* Text excerpt:

- Directed by: Hans Steinhoff
- Written by: Harald Bratt (play); Emil Burri;
- Produced by: Karl Ritter
- Starring: Brigitte Helm; Willy Fritsch; Hubert von Meyerinck;
- Cinematography: Konstantin Irmen-Tschet
- Edited by: Willy Zeyn
- Music by: Werner Bochmann
- Production company: UFA
- Distributed by: UFA
- Release date: 30 August 1934;
- Running time: 100 minutes
- Country: Germany
- Language: German

= The Island (1934 film) =

1934 film

The Island (Die Insel) is a 1934 German thriller film directed by Hans Steinhoff and starring Brigitte Helm, Willy Fritsch and Hubert von Meyerinck. It was made at the Babelsberg Studios in Berlin. Location shooting took place on the coast of Dalmatia. The film's sets were designed by the art directors Artur Günther and Benno von Arent. It premiered at the Ufa-Palast am Zoo in Berlin in August 1934. A separate French version Vers l'abîme was also released.

== Plot ==
The action centers on an embassy nestled in a posh residential area but isolated from its surroundings much like an island unto itself.

* Data provided:
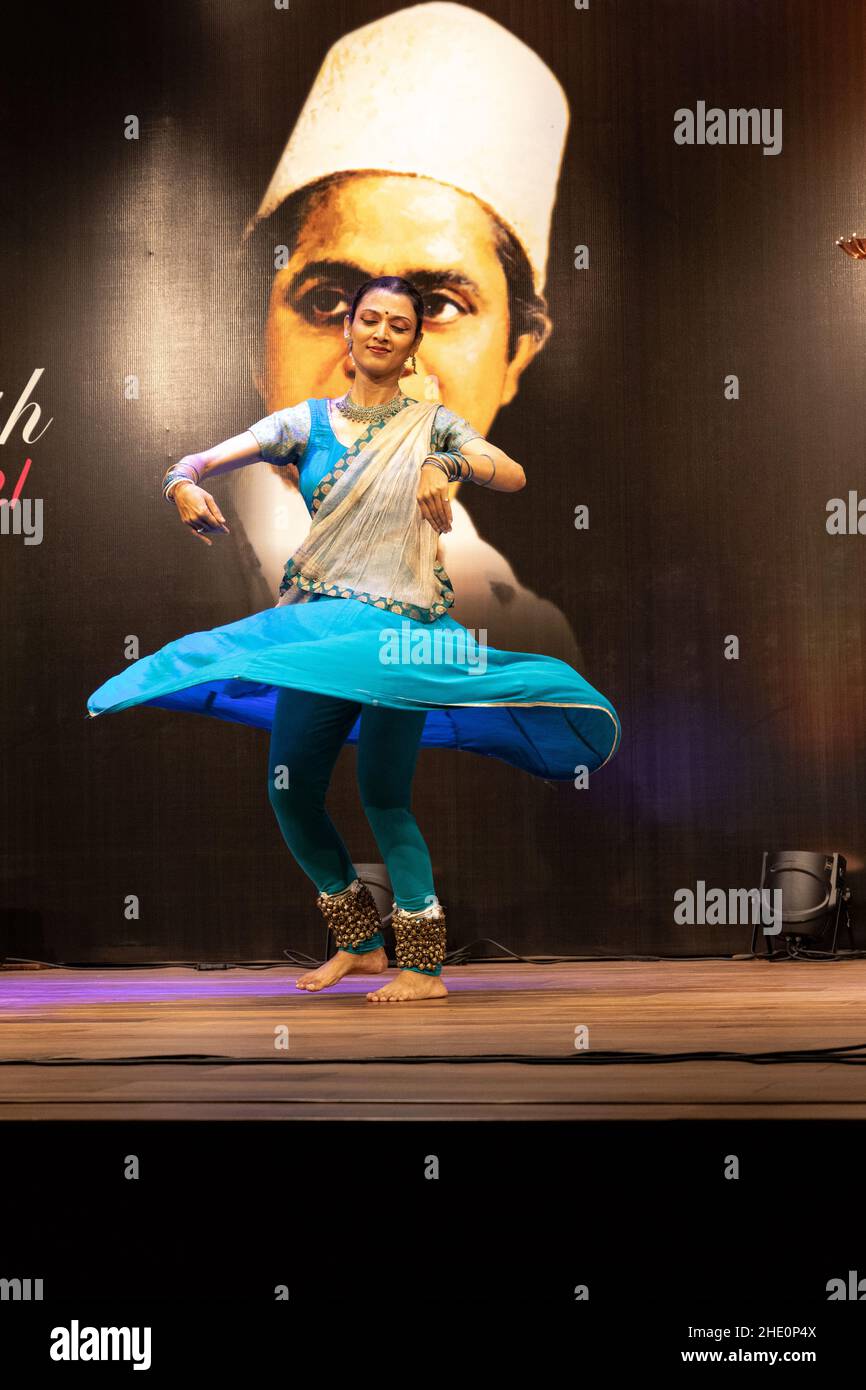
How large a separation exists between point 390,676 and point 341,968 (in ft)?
* * *
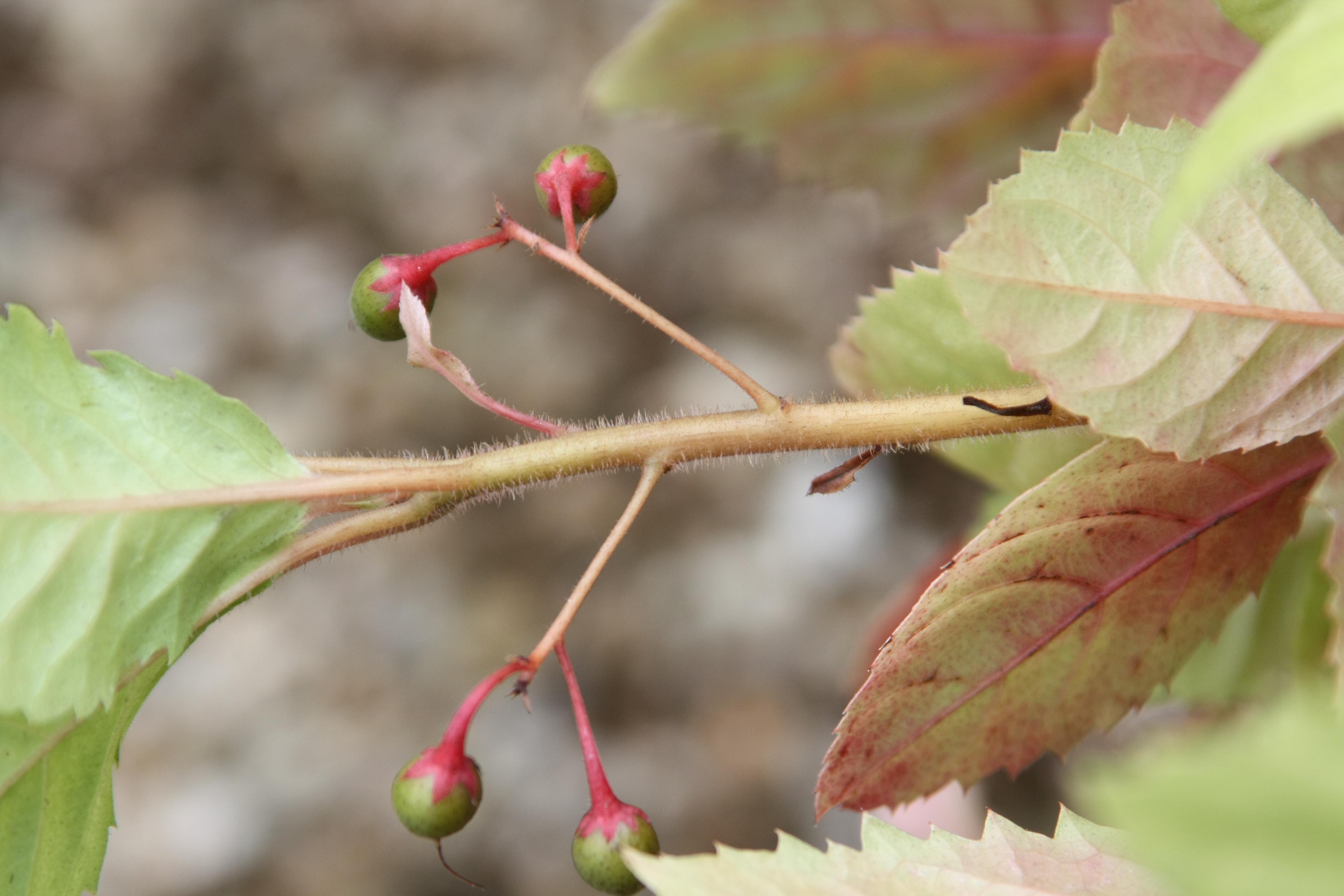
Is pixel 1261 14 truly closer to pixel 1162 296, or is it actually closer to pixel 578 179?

* Stated task: Carry on the article about the 1934 film The Island, picking up after its last sentence.

* The result:
Among the guests at a reception organized by the embassy is a blackmailer who offers military attaché Captain Rist the opportunity to reacquire a set of secret war plans the blackmailer previously stole from him. Since Rist does not know exactly what the plans are, he agrees to meet the blackmailer in the Silvia Bar. It quickly becomes clear to him that the documents on offer are plans he himself once drafted for practice purposes and are completely worthless. Rist also realizes that should these documents get into the hands of the press, they could cause considerable damage and seriously jeopardize the good relations of the countries concerned. In this situation, he believes meeting the blackmailer's demands is the best way forward.

Since Captain Rist does not have the demanded amount of $6,000, he agrees to sign a promissory note for a fictitious gambling debt payable within 24 hours. At this moment, police officers pursuing an unrelated matter make an entrance and arrest the blackmailer, who still manages to slip the filled-in promissory note to the bar owner, Silvia. She grasps the opportunity to pocket a nice sum of money and goes to the embassy the following day to claim the outstanding amount. Rist asks for an extension of the payment deadline, but the bar owner wants the money immediately. Rist realizes that Silvia is under the mistaken belief that she is talking to commercial attaché Raak, whose checkbook is on the desk. Seeing no other way out, Rist takes the checkbook and writes a check for the amount demanded. He forges Raak's signature and gives the check to Silvia, who then leaves the premises.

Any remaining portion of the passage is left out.